Trends in Robotics and Automation – 2018

Robotics is the science and technology behind the design, manufacturing and application of robots. Robotics and automation have fascinated humans for ages and in the 21st century has advanced radically to include machines capable of assembling other machines and even robots.

Robotics is the interdisciplinary branch of engineering and science that includes mechanical engineering, electrical engineering, computer science, and others. Robotics deals with the design, construction, operation, and use of robots,  as well as computer systems for their control, sensory feedback, and information processing. – Wikipedia



Web Robots and Bots

Automation, and use of bots aided by emerging techniques like  artificial intelligence and machine learning are advancing at fast pace. Intelligent machines and ‘bots’ are already being employed in ways we never thought possible a few years ago. Automation and robotic techniques are also being applied to design  web robot, a.k.a bots, and application that runs automated tasks over the Internet. Some bots are being programmed to mimic human responses when you talk to them so it feels like asking a person for help instead of just typing in a search engine.

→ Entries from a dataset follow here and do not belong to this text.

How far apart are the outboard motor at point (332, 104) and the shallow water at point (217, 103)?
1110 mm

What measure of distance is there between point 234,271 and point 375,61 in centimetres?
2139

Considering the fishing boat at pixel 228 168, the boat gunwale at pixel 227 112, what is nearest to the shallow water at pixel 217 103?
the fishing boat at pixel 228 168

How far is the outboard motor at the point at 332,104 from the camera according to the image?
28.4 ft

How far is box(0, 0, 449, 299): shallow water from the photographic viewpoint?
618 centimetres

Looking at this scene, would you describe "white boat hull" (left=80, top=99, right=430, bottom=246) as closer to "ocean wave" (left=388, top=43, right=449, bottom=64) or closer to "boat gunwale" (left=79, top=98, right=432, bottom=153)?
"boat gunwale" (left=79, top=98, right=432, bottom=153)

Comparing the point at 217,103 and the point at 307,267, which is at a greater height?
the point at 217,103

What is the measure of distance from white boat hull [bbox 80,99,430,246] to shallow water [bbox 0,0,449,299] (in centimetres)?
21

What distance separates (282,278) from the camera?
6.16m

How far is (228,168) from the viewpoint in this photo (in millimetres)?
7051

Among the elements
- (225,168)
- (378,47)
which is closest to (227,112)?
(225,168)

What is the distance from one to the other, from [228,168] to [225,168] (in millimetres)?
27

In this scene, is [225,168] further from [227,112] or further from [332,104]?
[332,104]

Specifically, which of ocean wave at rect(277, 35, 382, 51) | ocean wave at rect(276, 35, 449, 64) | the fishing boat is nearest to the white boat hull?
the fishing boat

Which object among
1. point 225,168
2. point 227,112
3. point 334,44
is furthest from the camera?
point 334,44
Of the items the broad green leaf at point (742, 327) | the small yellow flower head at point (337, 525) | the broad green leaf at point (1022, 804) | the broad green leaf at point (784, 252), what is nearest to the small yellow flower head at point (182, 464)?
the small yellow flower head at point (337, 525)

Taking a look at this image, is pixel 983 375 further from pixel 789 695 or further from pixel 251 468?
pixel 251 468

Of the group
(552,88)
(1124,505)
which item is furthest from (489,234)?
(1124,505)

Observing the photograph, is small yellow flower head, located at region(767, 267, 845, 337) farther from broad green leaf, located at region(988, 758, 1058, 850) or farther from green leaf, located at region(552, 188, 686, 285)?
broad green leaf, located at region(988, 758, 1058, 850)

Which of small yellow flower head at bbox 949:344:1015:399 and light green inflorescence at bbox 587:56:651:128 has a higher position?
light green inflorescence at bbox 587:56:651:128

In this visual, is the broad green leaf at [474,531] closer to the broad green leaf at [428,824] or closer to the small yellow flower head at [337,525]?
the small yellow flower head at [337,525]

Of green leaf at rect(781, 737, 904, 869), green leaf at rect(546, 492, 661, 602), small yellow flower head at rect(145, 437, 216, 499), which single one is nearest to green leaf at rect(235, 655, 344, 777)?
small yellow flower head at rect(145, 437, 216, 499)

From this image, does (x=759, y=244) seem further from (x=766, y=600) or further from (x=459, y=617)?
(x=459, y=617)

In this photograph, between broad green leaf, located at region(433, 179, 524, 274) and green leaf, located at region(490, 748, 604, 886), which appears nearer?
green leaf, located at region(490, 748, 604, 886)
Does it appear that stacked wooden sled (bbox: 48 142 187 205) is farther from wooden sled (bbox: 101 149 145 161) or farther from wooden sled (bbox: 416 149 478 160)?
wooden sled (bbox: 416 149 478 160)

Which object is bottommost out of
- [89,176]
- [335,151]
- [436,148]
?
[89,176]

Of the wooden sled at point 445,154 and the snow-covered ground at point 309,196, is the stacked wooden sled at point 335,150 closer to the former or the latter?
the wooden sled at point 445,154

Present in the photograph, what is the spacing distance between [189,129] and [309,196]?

Bots often live inside messaging apps — or are at least designed to look that way — and it should feel like you’re chatting back and forth as you would with a human. Bots and chatbots are increasingly being designed to simulate conversation in social media.  They are also being designed to handle a variety of customer service requests, which would normally require a telephone call to a human agent.


Evolution of Robotics and Automation

Robots are also staple themes in Sci-Fi and in some cases entrepreneurs and scientists have taken a cue from fiction to visualize the art of the possible. Interestingly, the term ‘robotics‘ was first used by the author Isaac Asimov in his 1941 story ‘Liar!’ and took hold.

Modern industrial Automation is an ongoing journey that started with the advent of industrial revolution. In the 1970’s, the original DCS techniques were developed by a team of engineers at Honeywell. Several innovative ‘startups‘ developed HMI software for PLCs and industrial I/O.

As computing technologies and programming techniques improve, robots are finding their way into jobs that have been too dangerous, dull or impossible for humans to achieve. We find Robots have in a variety of areas ranging from toys for recreation and entertainment, search and rescue assistants to  drones and automated vehicles.

Many technology companies are investing in robotic technologies too. For instance, Amazon has integrated the Kiva robots with its warehouse technology. The benefits are obvious as the Cnet writer explains

Tracy’s 3,000 Kiva robots pick up shelves of products from the warehouse floor and bring them to a human employee who picks items and then packs them for shipping. This saves Amazon time and presumably money as well, though the company declined to say how much. Amazon’s Clark said the average amount of time it takes to grab an item from a shelf and stuff it in a box is now about 15 minutes per order, down from an hour and a half. Amazon has steadily improved the robots since Kiva’s acquisition, as well. The latest Kiva robot can move 50 percent more inventory out of the center than its predecessor could.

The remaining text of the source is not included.